We have also an experimental and dirty branch where the step size control runs directly on the GPU and controls each ODE separately. This is really powerful and highly performant. Unfortunately this functionality can not easily be integrated into the main branch since a lot of the __device__ __host__ specifiers need to be added to odeint's methods. If you like, you can check the cuda_controlled_stepper branch in the odeint repository and/or drop me a message for further instructions.

Question 2

I think this is a quite hard problem to be implemented on a GPU with thrust.
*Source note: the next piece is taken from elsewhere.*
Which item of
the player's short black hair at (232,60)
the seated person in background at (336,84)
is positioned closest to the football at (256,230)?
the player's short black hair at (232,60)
I once did a similar simulation, where I had to integrate many initial conditions of the same system, but each integration stopped after different numbers of steps. Not just slight variations but orders of magnitude, like between 1000 and 10^6 steps. I wrote a parallelization for that using OpenMP that ran on 48 cores. What I did was very simple for OpenMP parallelization: whenever one initial condition is finished the next one starts. This is reasonably efficient as long as the total number of trajectories is much larger than the parallel threads. In principle, you could implement it this way on the GPU as well. As soon as one trajectory finishes, you replace it with a new initial condition. You have to do some book keeping of course, especially if your system is time dependent. But in general this might work, I think.